My dear friend Rita sent me photos of her grandson over the years that clearly showed the bond that can exist between a boy and his dog. He was blessed by sharing life with her and the many animals she cared for, experiencing many aspects of life that most young people never have the opportunity to witness. She is a Certified Wildlife Rehabilitator devoted to caring for and treating injured and abandoned animals and, when possible returning them to the wild or finding a home. I have known this family for many years and have seen the importance of having a relationship and responsibility toward the animals in their care. This aspect has enabled him to navigate through the rough spots that growing up brings to us. There are many studies on building a relationship between children and their pets and guidelines for safety and bonding, which is a more academic approach to me. So instead, in this article, I would like to address the emotionality and use my experience as a pet owner my entire life.

My dad was a bus driver when I was growing up, and he always chose the late shift, as it was a higher pay rate. So he got home after midnight and always took his German Shepherd for a late-night walk, a quiet bonding time when they were together. As we age and look back on our childhood days, they seemed like a different time… and they were. I only learned about those long walks my dad shared with his dog when I was older, about to leave home for college, and happened to be coming in for the night as he also was coming back from one of those walks. So that was a special time in my life, on those warm, quiet summer nights back in 1964, sitting on the patio with my dad as we discussed life's dreams for the future and events changing the world. We did not realize it then, but those moments will never come again, but be replaced by events when you are developing your career and young family. So I now savor those memories I shared with my dad long ago, for they are now a part of time that will be fondly remembered and cherished.
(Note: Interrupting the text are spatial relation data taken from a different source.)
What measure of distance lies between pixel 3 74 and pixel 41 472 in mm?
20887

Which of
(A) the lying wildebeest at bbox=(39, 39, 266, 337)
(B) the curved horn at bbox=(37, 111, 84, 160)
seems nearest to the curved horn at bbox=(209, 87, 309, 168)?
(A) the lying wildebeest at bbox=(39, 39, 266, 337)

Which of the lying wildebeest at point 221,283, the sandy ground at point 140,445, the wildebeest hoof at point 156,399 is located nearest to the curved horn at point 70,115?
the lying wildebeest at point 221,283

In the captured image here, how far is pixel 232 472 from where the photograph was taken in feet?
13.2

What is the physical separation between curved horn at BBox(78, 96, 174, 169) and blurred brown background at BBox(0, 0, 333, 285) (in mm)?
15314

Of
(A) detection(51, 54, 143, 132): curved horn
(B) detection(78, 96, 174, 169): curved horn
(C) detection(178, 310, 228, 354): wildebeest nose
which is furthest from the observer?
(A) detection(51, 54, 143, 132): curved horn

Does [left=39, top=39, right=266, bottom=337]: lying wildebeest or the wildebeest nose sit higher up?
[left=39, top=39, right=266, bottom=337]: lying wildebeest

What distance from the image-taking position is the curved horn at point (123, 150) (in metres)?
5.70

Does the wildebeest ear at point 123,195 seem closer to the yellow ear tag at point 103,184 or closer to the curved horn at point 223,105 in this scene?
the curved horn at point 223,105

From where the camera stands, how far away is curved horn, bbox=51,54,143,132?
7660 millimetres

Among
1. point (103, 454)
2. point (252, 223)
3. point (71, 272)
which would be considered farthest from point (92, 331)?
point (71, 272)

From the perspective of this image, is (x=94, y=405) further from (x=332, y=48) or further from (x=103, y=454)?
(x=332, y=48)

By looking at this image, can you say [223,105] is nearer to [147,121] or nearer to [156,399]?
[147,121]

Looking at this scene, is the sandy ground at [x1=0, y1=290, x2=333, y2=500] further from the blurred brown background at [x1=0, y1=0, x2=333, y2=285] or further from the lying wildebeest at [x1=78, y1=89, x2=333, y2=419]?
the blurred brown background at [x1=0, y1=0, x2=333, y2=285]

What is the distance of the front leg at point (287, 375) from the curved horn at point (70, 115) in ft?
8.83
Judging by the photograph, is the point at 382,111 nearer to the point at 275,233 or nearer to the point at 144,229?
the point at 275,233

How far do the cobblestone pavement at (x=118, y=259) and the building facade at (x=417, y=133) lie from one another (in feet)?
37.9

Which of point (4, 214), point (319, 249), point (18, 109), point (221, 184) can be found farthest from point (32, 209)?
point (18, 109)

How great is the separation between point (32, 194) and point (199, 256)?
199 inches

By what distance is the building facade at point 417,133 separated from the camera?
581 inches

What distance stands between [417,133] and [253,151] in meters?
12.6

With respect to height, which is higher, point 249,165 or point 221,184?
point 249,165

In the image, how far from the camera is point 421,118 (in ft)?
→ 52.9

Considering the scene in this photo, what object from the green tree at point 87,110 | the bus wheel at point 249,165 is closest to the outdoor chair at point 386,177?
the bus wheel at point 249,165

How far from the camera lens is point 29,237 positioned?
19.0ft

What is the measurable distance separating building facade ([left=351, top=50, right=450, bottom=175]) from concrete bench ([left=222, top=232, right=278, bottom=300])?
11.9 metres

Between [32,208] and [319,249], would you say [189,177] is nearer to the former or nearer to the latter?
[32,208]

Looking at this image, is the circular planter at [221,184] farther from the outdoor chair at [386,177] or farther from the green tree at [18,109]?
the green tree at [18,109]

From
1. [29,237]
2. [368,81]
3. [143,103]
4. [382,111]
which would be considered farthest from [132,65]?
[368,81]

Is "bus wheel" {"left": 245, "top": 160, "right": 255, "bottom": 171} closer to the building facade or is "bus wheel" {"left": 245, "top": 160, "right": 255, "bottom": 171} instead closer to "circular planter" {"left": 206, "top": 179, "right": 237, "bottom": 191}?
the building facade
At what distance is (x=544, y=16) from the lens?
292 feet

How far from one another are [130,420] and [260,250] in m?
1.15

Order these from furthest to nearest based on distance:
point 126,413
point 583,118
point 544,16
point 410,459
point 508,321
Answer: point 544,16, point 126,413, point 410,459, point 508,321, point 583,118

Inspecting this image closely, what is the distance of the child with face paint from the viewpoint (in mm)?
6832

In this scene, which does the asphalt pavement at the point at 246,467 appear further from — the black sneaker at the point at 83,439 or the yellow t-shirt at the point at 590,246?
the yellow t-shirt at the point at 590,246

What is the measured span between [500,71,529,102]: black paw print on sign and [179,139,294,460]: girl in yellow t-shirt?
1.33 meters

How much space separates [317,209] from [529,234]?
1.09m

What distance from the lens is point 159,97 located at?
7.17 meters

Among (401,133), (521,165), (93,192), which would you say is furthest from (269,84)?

I learned as a child how to behave around a dog, especially one larger than myself, as my dad, who served in the Military Police, always had large dogs: Shepherds, Boxers, and Dobermans. I never remember fear but respect for the beautiful dogs that were part of my life growing up. We never rough-housed with them but walked with them, looking deeply into their eyes, speaking to them, gently petting them, learning to respect them as fellow creatures, and learning to know their needs. Being taught how and what to feed them, what would be harmful to them, and respecting their space, especially when eating or giving them a treat.

As most of us know, our younger years can be filled with learning and adventure, with some of the knowledge we learn arising from poor decisions, usually made by being uninformed and unaware of the consequences of those decisions. But, I realized that my dog was always there for me, listening without comment or judgment, and I always knew they loved me unconditionally. I never experienced criticism or rejection from them, but watching my every move to be able to be by my side. I felt their love and protection; all they asked in return was to be with me, loved and cared for.

So what do these creatures do for us humans? I guess it makes us human. Being a caring individual capable of sacrificing to love another living creature... how blessed we are, and yes, dog is God spelled backward. We have heard this before, but will we play it forward to those who are our family? To give them respect and space and be a listening, compassionate partner in this life we are journeying through.